Im 2. Kapitel "In Italien" werden Organisationsstrukturen und das Dasein in Kriegs- und Friedenszeiten behandelt. Für Alltags- und Mentalitätsgeschichte bedeutsam sind dabei Untersuchungsergebnisse zu "Probleme(n) des alltäglichen Lebens": z. B. die Doppelidentität der deutschen Söldner in Italien, die nicht nur durch meist mangelhafte Sprachbeherrschung an die deutsche Heimat gebunden waren, sondern auch durch Familie und Verwandtschaft - und immer wieder durch die Reichszugehörigkeit. Sobald der Kaiser die Alpen überschritt, kamen sie in Loyalitätsprobleme - und die italienischen Auftragsgeber sorgten dann oft vor, wie Pisa, das beim Zug Ludwigs des Bayern in die Lombardei 1327 seine deutschen Söldner entließ und ihnen die Pferde abnahm. Wenn das Reichswappen auf einem Banner zu sehen war, stiftete das Identität, auch für die Deutschen auf der gegnerischen Seite. Hingegen gab es auch Trennendes für deutsche Söldner, vor allem bestand der Gegensatz zwischen Ober- und Niederdeutschen im Solddienst fort.
In "Nach Italien" (Kapitel III) geht es um die soziale und geographische Herkunft dieser Söldner und um ihre Motive. Dass im untersuchten Zeitraum immerhin vier Herzöge und 41 Grafen nachweisbar sind, mag zunächst überraschen, doch entspricht das nur einem Prozent der deutschen Söldner. 75 Prozent sind dem Niederadel zuzuordnen, der Rest entstammt dem Patriziat und wohl einer sozialen Schicht, "in der niederster Adel und Bauerntum ineinanderflossen" (195). Der italienische Quellenbestand erlaubt schließlich die Folgerung, dass nicht nur Adel für den Waffendienst qualifizierte, sondern auch Kriegsdienst zu Pferd für den Adelsstand. Schöner Beleg dafür ist der "no name" in deutschen Landen, Albert Sterz, den man in Italien unzweifelhaft als Adeligen sah und der zu den großen Condottieri zählt.

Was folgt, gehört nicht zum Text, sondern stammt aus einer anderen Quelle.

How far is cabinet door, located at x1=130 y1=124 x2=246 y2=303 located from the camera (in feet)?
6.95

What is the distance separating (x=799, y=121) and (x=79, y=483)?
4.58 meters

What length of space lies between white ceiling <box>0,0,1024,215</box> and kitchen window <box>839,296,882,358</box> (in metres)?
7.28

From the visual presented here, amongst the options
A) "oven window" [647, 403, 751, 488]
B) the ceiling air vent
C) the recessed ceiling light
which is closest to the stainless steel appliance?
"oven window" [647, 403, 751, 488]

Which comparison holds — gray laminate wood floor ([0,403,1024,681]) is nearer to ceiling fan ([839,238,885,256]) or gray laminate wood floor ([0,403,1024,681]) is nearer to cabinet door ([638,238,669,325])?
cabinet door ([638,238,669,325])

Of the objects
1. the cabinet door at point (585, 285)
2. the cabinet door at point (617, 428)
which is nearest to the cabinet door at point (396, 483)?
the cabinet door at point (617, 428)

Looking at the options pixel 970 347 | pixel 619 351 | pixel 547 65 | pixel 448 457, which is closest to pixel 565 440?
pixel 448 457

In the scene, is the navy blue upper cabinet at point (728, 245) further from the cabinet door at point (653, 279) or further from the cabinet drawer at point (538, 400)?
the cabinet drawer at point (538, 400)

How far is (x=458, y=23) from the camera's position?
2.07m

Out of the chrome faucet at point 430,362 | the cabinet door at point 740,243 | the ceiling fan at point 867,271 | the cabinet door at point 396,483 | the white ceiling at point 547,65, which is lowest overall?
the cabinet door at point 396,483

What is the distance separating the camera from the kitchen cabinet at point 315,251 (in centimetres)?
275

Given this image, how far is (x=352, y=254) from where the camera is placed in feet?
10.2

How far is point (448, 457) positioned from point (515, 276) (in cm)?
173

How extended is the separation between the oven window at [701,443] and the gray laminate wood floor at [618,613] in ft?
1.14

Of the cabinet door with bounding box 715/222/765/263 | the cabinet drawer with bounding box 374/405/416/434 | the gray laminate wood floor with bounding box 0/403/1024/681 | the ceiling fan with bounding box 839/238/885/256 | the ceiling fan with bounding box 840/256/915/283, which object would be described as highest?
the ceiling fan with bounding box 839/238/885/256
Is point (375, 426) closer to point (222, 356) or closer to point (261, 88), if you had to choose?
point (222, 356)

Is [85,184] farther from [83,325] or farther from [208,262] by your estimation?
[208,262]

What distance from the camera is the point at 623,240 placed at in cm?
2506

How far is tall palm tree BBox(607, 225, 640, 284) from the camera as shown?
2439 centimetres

Sie kamen aus allen deutschen Landen, wobei die aus den Italien nahen Regionen wie Schwaben, aber auch aus dem Rheinland erheblich überwogen. Man suchte den Solddienst aus wirtschaftlichen Gründen, vor allem bei nachgeborenen Adelssöhnen war das ein wichtiges Motiv. Dazu kamen als Pullfaktoren die neben dem Sold zusätzlichen Erwerbsmöglichkeiten wie Beute, Schutzgeld- und Lösegelderpressung. Darüber hinaus ist aber die standesgemäße Betätigung nicht zu übersehen. Im Solddienst italienischer Stadtrepubliken oder des Papstes konnte man ritterlich leben. Solddienst war zudem Karrierechance - vom einfachen Reiter über die Ritterwürde zum Bannerherrn, in einigen wenigen Fällen sogar zum Condottiere. Außerdem sind, gerade in Schwaben, Familientraditionen im Solddienst nachweisbar. Insgesamt wird ein ganzes Motivbündel sichtbar, dem persönliche Gründe wie Abenteuerlust, Flucht aus der heimatlichen Enge, Neugier hinzuzufügen sind.
"Aus Italien" (Kapitel 4) schließlich behandelt das, was blieb, wenn die deutschen Söldner aus italienischem Dienst in die Heimat zurückkamen. Soweit man das nachweisen kann: Es gab doch einige, die Gewinn gemacht hatten in Italien und ihn nun in der Heimat zu ihrem und der Familie Wohl einsetzen konnten - Besitz entschuldeten oder neuen erwarben. Wesentlich schwerer war es, in Italien gewonnenes Prestige in der alten Heimat zum Vorteil einzusetzen. Die Asymmetrie zwischen italienischer und heimatlicher Position ließ so manchen in Italien bleiben, vor allem dann, wenn sich prestigeträchtige Heiratsbindungen boten. Ansonsten verweisen Mitbringsel auf die italienische Söldnervergangenheit: Siegelringe mit italienischer Umschrift, die in der Heimat weiter verwendet wurden, aber auch italienische Schuldscheine, Quittungen und Schadloserklärungen. Mit der Feststellung, dass man auch einen "militärtechnischen Kulturtransfer" (334) annehmen müsste, also die Übernahme von Waffen, Rüstungen und Taktiken, dies aber wegen fehlender Vorarbeiten noch nicht leisten könne, verweist Stephan Selzer auf ein wichtiges Forschungsdesiderat.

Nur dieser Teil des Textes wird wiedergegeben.